Über Regers Memento für Orgel, op. 13
Es nötigt schon Respekt ab, wenn man sich – wie bei dieser Notenedition von Kai Schreiber geschehen – dem kompakt strukturierten und harmonisch überbordenden Schaffen Max Regers gekonnt von einer ganz lockeren, unbekümmerten, fast minimalistischen Art und Weise nähert. Vielleicht ist das aber auch die einzig sinnvolle Konzeption, ein Memento an jenen Komponisten mit seinen gigantisch angelegten Tonschöpfungen zu richten.
Kai Schreibers Orgelstück stellt sich im Prinzip als ein auf die Spitze getriebenes Ostinato dar, indem er die ersten acht Töne aus Regers Fantasie op. 135b, dort als acht 32stel-Noten notiert, als rhythmisch aufgelockerte und auf Achtel- bzw. Sechzehntel-Werte reduzierte Gruppen benutzt und durch das gesamte Stück führt. Damit erhält diese zum Ostinato mutierte Tonfolge einen jazzigen, fast popartig swingenden Anstrich. Zusätzlich provoziert Schreiber mittels eines bewusst in sich instabil gehaltenen Metrums. Mal sind es perfekte Drei- oder Viervierteltakte, mal weisen sie einen zusätzlichen Achtel- oder Sechzehntel-Notenwert auf. Insofern muss man sich als Spieler in diese spezielle Rhythmik erst einlesen und auch darauf einlassen.
Zudem befindet sich die ostinate Kopffigur ständig in Wandlung.

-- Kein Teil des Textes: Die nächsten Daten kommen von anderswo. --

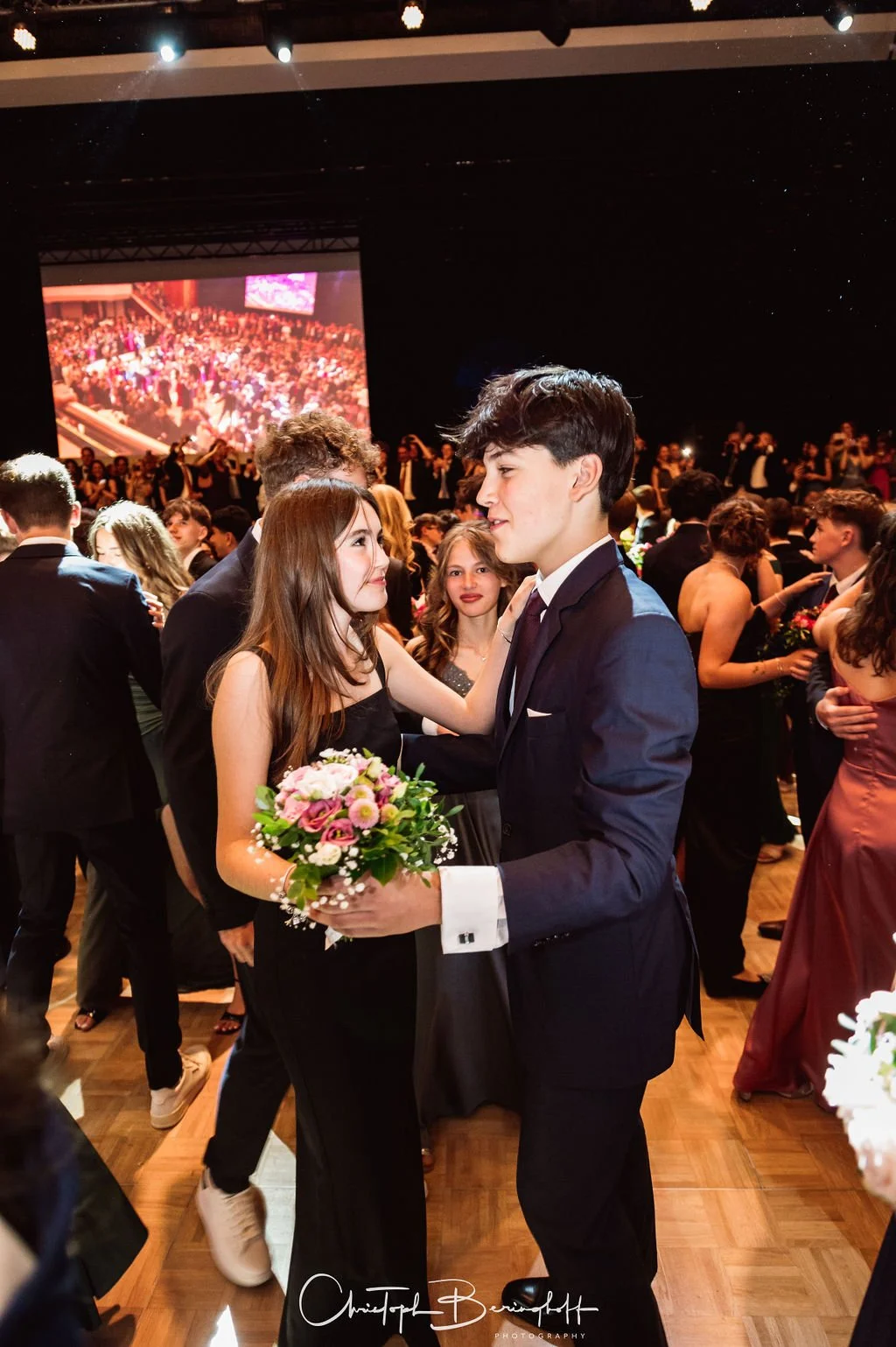 Junge Männer und Frauen bei einer formellen Tanzveranstaltung, welche in einem großen Saal mit Bühne und Leinwand im Hintergrund stattfinden.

Sie startet zunächst einstimmig, erhält aber im Verlauf einer großangelegten dynamischen Steigerung bis zum dreifachen Forte deftige Akkordauffüllungen. Dazu kommt eine ab und zu in den Vordergrund tretende Bassfigur im Pedal mit dem ersten Fugenthema aus Opus 135b. Zusätzlich tauchen in der linken Hand die markanten Eingangsakkorde von Regers Choralfantasie Wachet auf, ruft uns die Stimme, op. 52/2 auf, allerdings hier in d-Moll notiert. Nach üppigen Klangballungen und der wirkungsvollen Synthese dieser unterschiedlichsten thematischen Elemente mündet das Stück in eine finale, dynamisch absteigende Phase mit dem sich auflösenden und zerbröselnden ostinaten Material. Damit lässt Schreiber den Hörer fast ein wenig verdutzt zurück.
Zur Wiedergabe ist eine große sinfonische Orgel erforderlich, die – wie vom Komponisten in seiner Partitur gefordert – ein nahtloses Crescendo und Decrescendo ermöglicht. Dank eines klaren und sehr übersichtlichen Notendrucks dürfte das Studium von Kai Schreibers Memento keine unüberwindbaren Hürden aufbauen, obwohl das Stück dem Spieler schon einiges abverlangt. Es passt nicht zuletzt auch durch seinen Titel bestens zur Auflockerung und Abrundung in ein reines Reger-Programm."